===== Extracted records

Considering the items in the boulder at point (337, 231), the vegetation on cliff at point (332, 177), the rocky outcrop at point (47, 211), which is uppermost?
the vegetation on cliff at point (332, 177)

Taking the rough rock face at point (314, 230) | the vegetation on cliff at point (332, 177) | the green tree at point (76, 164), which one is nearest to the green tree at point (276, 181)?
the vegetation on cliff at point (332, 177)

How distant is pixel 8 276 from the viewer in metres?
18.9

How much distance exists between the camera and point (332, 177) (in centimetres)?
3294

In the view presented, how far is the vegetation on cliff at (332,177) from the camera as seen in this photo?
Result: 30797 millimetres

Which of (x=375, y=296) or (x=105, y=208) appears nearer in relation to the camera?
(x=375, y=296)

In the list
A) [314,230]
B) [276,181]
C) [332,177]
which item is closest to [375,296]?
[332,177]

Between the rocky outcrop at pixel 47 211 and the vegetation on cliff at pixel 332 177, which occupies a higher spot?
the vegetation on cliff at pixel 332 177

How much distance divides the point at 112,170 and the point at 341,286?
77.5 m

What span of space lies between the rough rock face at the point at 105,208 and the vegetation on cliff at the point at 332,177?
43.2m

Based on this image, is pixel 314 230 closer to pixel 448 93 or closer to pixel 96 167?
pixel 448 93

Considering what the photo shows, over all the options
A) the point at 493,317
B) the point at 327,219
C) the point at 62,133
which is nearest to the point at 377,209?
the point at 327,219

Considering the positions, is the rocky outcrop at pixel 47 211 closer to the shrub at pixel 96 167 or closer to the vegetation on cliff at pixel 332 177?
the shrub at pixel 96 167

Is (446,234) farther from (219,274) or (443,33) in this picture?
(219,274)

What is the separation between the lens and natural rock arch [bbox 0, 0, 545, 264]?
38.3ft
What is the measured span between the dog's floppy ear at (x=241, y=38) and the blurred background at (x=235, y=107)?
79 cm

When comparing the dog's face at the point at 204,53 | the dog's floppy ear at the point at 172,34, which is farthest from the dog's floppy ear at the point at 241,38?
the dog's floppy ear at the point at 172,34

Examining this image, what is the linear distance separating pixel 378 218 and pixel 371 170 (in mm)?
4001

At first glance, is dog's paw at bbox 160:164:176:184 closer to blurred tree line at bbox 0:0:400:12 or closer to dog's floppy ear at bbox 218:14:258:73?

==========

Work to do: Copy all of the entries above word for word, keeping every line unchanged and in the same order.

Worked answer:
Considering the items in the boulder at point (337, 231), the vegetation on cliff at point (332, 177), the rocky outcrop at point (47, 211), which is uppermost?
the vegetation on cliff at point (332, 177)

Taking the rough rock face at point (314, 230) | the vegetation on cliff at point (332, 177) | the green tree at point (76, 164), which one is nearest to the green tree at point (276, 181)?
the vegetation on cliff at point (332, 177)

How distant is pixel 8 276 from the viewer in metres?
18.9

How much distance exists between the camera and point (332, 177) (in centimetres)?
3294

In the view presented, how far is the vegetation on cliff at (332,177) from the camera as seen in this photo?
Result: 30797 millimetres

Which of (x=375, y=296) or (x=105, y=208) appears nearer in relation to the camera?
(x=375, y=296)

In the list
A) [314,230]
B) [276,181]
C) [332,177]
which item is closest to [375,296]?
[332,177]

Between the rocky outcrop at pixel 47 211 and the vegetation on cliff at pixel 332 177, which occupies a higher spot?
the vegetation on cliff at pixel 332 177

How much distance divides the point at 112,170 and the point at 341,286?
77.5 m

What span of space lies between the rough rock face at the point at 105,208 and the vegetation on cliff at the point at 332,177?
43.2m

Based on this image, is pixel 314 230 closer to pixel 448 93 or closer to pixel 96 167?
pixel 448 93

Considering what the photo shows, over all the options
A) the point at 493,317
B) the point at 327,219
C) the point at 62,133
which is nearest to the point at 377,209?
the point at 327,219

Considering the positions, is the rocky outcrop at pixel 47 211 closer to the shrub at pixel 96 167 or closer to the vegetation on cliff at pixel 332 177?
the shrub at pixel 96 167

Is (446,234) farther from (219,274) or (443,33) in this picture?
(219,274)

What is the separation between the lens and natural rock arch [bbox 0, 0, 545, 264]?
38.3ft
What is the measured span between the dog's floppy ear at (x=241, y=38) and the blurred background at (x=235, y=107)?
79 cm

When comparing the dog's face at the point at 204,53 | the dog's floppy ear at the point at 172,34, which is farthest from the dog's floppy ear at the point at 241,38?
the dog's floppy ear at the point at 172,34

Examining this image, what is the linear distance separating pixel 378 218 and pixel 371 170 (in mm)?
4001

At first glance, is dog's paw at bbox 160:164:176:184 closer to blurred tree line at bbox 0:0:400:12 or closer to dog's floppy ear at bbox 218:14:258:73?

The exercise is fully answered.